Il s’embarque en novembre 1948 et enseigne au séminaire diocésain de Sao Jose de Rio Preto. Des premiers pas encore incertains, avec l’amitié des élèves, mais peu de discipline éducationnelle. Toujours disponible pour rendre des services pastoraux, on l’entend soit à la cathédrale, soit à Monte Aprazivel, soit encore à l’Ecole du P. Nunes. L’enseignement le séduit moins que le contact direct en pastorale, c’est pourquoi il s’adonne dès 1951 aussi au ministère paroissial comme vicaire à la paroisse de Nossa Senhora de Bom Parto (Tatuapé) à Sao Paolo où l’église est à construire, puis comme curé. Ce n’est pas la capitale ‘bandeirante’ qu’on chante à l’intérieur,

mais un quartier périphérique (Gomes Cardim), sans électricité, sans asphalte, sans église pour une population croissante. Le Père Guilherme achète un terrain et entreprend les constructions. Que de démarches pour arriver à poser la première pierre en 1957! En 1955, il est désigné comme supérieur de la communauté, renouvelé en 1958. De cette période, le Père Guilherme n’a laissé aucun souvenir écrit, mais un souvenir vivant dans les cœurs, celui d’un ‘Père blagueur’, ami des petits. On sait seulement qu’il poursuit son ministère paroissial à partir de 1963 à Vila Maceno, Artur Alvim (Santo Antonio de Vila Ré) où il est nommé supérieur en 1964, Aparecida do Oeste (deux ans), Varzea Paulista (cinq ans), Moji-Guaçu (1976) Holambra et Lindoia à la paroisse de Nossa Senhora das Brotas (1977). Tous les rapports le concernant insistent sur son caractère joyeux et même jovial sans entraver le sérieux de sa tâche; il est crédité d’une grande capacité de travail et d’une forte estime dans le groupe des confrères hollandais en poste au Brésil. Il se signale par une voix forte et son sourire large: ses confrères au séminaire le surnomment ‘Arteiro’, ‘Bom Lalandru’ ou encore ‘enfant terrible’. C’est un homme qui lutte, n’hésitant pas à intervenir auprès des autorités du pays: gouverneur, préfet, supérieurs religieux pour donner une issue positive aux projets entrepris. A Moji-Guaçu, sa grande proximité avec la population locale lui vaut le surnom affectueux de ‘Guigui’. Pour raisons de santé, il doit rentrer aux Pays-Bas en 1975 avec l’intention d’y rester; mais en 1976 on l’invite à retourner au Brésil.

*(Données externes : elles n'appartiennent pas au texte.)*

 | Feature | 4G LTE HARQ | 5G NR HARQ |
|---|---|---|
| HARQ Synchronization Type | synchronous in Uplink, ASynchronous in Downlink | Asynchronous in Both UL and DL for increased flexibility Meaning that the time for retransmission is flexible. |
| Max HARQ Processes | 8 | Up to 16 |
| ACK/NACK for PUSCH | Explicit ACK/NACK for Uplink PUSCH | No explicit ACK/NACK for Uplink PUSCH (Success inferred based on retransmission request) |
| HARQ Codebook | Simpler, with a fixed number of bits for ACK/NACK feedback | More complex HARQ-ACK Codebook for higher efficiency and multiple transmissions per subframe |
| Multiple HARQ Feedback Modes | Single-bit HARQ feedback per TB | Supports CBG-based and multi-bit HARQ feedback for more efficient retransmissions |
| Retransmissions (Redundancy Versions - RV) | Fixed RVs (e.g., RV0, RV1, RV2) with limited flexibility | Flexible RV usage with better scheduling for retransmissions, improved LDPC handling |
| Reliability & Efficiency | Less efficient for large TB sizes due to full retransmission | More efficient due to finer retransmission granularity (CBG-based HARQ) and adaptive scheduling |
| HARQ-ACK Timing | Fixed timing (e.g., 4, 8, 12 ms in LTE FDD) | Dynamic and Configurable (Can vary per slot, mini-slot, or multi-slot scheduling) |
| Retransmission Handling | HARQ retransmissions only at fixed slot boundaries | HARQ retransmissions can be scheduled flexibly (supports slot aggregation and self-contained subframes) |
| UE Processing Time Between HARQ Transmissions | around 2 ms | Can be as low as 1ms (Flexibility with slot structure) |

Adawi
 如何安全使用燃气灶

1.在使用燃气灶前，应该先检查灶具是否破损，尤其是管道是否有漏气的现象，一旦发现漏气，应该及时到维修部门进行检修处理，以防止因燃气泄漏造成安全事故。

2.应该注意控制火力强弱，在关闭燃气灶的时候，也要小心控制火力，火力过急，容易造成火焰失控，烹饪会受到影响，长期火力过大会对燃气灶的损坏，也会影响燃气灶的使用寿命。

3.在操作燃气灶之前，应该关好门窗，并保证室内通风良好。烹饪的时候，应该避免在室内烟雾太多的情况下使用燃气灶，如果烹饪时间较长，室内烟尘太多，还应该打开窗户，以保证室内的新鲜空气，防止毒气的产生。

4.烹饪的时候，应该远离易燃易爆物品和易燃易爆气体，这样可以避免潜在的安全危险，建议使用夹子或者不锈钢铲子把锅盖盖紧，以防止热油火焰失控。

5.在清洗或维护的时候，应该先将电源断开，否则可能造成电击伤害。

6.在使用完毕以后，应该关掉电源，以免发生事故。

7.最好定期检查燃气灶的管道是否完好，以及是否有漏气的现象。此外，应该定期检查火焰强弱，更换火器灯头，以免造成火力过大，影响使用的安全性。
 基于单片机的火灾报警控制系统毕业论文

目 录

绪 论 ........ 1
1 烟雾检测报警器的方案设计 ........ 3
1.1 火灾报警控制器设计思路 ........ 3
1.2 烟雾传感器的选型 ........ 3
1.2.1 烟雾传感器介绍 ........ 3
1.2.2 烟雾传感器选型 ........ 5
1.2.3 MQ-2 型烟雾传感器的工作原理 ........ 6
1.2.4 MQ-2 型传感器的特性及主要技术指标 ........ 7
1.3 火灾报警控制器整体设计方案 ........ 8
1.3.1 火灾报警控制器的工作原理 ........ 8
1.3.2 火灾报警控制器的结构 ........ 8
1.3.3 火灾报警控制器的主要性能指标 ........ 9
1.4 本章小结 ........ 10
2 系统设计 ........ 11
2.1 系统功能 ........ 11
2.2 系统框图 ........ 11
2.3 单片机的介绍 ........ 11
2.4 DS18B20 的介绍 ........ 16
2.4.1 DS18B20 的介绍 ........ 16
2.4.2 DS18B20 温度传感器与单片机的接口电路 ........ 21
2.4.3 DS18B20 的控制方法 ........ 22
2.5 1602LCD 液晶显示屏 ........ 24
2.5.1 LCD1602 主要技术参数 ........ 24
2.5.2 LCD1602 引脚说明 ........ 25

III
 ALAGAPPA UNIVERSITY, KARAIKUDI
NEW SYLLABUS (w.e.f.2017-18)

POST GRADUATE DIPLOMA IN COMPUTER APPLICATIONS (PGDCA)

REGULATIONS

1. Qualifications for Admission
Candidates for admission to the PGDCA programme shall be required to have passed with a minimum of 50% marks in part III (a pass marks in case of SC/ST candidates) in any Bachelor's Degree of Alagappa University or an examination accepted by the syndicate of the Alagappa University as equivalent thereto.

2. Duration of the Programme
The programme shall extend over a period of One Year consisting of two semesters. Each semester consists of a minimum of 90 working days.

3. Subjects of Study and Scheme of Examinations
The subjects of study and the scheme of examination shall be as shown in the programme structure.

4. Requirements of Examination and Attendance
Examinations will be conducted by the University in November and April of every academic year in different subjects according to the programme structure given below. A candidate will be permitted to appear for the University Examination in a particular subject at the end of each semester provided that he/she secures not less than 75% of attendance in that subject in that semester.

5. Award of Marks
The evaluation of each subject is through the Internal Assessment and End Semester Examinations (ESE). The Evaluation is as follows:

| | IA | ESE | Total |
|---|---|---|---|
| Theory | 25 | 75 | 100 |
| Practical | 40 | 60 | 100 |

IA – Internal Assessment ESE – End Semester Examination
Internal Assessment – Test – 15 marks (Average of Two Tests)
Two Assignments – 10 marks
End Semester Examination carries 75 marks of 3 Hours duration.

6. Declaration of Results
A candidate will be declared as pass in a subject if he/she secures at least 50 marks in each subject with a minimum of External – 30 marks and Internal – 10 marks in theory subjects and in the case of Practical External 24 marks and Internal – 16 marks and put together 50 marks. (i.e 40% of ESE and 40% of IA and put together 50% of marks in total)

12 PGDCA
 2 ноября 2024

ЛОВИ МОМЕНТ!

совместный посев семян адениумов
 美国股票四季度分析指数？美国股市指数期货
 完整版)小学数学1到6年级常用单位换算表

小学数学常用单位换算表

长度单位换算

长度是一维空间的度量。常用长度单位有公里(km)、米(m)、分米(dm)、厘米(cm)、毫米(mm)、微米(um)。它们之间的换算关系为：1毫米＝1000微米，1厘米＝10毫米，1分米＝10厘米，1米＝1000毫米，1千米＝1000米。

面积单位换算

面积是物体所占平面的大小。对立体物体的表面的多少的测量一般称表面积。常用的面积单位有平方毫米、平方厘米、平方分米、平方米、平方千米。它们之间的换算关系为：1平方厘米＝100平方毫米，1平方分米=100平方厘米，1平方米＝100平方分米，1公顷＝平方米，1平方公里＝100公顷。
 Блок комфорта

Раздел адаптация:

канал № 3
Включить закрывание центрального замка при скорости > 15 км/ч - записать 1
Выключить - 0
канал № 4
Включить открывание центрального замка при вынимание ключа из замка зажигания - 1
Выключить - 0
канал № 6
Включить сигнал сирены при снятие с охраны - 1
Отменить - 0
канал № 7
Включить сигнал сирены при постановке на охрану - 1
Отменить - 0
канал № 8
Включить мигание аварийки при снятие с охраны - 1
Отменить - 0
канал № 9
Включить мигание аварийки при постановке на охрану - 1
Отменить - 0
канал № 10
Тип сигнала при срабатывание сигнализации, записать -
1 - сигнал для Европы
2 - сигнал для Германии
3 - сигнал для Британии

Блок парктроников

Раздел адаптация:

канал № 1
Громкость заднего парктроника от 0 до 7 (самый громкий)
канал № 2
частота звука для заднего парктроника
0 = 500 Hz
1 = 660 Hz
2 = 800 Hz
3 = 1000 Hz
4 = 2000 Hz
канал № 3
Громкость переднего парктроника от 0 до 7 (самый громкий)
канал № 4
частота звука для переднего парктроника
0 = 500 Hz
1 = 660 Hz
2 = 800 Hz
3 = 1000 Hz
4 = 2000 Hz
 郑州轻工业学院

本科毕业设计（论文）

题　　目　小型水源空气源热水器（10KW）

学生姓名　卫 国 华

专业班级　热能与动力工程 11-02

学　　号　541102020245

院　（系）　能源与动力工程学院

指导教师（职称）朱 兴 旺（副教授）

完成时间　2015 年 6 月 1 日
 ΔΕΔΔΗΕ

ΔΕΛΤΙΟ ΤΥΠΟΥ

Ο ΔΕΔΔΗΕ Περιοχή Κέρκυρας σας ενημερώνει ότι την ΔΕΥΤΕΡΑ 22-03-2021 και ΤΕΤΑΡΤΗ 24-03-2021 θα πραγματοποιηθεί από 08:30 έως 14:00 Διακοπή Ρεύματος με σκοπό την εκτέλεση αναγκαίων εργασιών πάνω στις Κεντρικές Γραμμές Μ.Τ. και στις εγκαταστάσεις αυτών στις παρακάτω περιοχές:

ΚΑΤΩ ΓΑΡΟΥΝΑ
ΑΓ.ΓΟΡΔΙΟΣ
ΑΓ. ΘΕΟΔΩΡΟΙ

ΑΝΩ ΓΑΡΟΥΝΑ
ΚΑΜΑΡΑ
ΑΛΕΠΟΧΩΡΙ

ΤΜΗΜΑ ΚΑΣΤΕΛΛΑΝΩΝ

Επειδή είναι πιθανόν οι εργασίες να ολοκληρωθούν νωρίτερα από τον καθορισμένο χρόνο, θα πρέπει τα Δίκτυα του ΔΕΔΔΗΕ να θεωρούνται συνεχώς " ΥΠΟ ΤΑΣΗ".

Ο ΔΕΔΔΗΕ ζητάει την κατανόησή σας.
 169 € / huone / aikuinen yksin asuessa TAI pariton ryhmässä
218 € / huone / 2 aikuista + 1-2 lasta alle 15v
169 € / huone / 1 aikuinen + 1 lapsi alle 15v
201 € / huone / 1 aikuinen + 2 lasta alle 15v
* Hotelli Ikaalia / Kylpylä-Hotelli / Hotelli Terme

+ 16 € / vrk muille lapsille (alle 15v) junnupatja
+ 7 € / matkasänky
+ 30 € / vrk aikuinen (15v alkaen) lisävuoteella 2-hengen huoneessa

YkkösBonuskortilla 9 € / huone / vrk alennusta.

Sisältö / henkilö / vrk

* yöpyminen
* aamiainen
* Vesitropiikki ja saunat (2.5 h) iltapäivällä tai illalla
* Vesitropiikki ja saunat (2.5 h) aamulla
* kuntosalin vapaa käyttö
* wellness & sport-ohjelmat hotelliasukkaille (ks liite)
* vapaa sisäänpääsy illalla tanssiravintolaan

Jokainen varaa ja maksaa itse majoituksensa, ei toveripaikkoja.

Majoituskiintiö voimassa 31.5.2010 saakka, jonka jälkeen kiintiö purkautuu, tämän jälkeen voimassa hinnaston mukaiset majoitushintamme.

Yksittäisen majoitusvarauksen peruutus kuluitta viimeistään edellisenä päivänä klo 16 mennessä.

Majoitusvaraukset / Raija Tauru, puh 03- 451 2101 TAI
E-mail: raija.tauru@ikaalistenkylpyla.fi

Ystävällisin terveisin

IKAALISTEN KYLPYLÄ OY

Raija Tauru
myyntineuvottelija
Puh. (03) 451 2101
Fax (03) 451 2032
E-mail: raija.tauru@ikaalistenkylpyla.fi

Il meurt le 2 septembre 1980 d’une crise d’angine de poitrine suivie d’un infarctus fatal, à 61 ans, alors qu’il se trouve en poste à la paroisse de Lindoia. Une ambulance l’a précédemment transporté à l’hôpital voisin de la cité de Itapira, mais les soins ne peuvent le rendre à la vie. Le P. Guilherme est inhumé dans la tombe des Religieux Assomptionnistes au cimetière de Pinhal. La veille de son décès, il s’est dit fatigué mais bien portant.

Bibliographies

Bibliographie et documentation: Documents Assomption, Nécrologe (I) 1975-1980, p. 103. Notice biographique, 4 pages: In memoriam Padre Guilherme C. Butter. Notice Padre Guilherme Butter, assuncionista par Fr. Luiz Carlos Pizzi, 1 page. Du Père Butter, subsistent dans les archives romaines des rapports sur Sao Paolo (1954- 1960) et sur Rio Preto (1963). Le P. Butter a écrit des nouvelles depuis le Brésil, publiées dans De Schakel, 1949.